**EXERCISE:** Without the pictures, output the records below exactly as they are.

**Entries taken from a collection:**
== Segment start ==

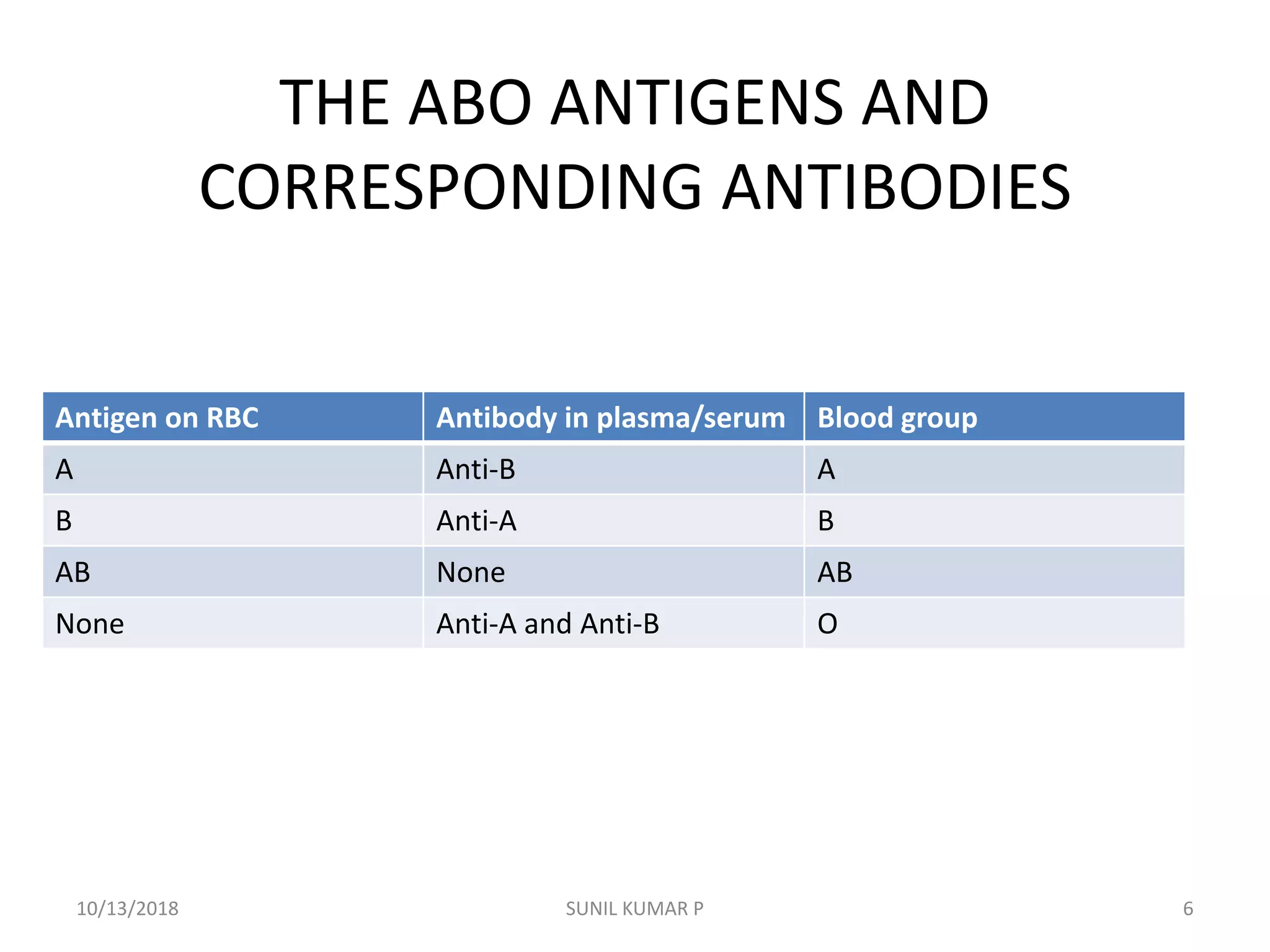 THE ABO ANTIGENS AND CORRESPONDING ANTIBODIES

| Antigen on RBC | Antibody in plasma/serum | Blood group |
|---|---|---|
| A | Anti-B | A |
| B | Anti-A | B |
| AB | None | AB |
| None | Anti-A and Anti-B | O |

10/13/2018 SUNIL KUMAR P 6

== Segment end ==

**ANSWER:**
 THE ABO ANTIGENS AND CORRESPONDING ANTIBODIES

| Antigen on RBC | Antibody in plasma/serum | Blood group |
|---|---|---|
| A | Anti-B | A |
| B | Anti-A | B |
| AB | None | AB |
| None | Anti-A and Anti-B | O |

10/13/2018 SUNIL KUMAR P 6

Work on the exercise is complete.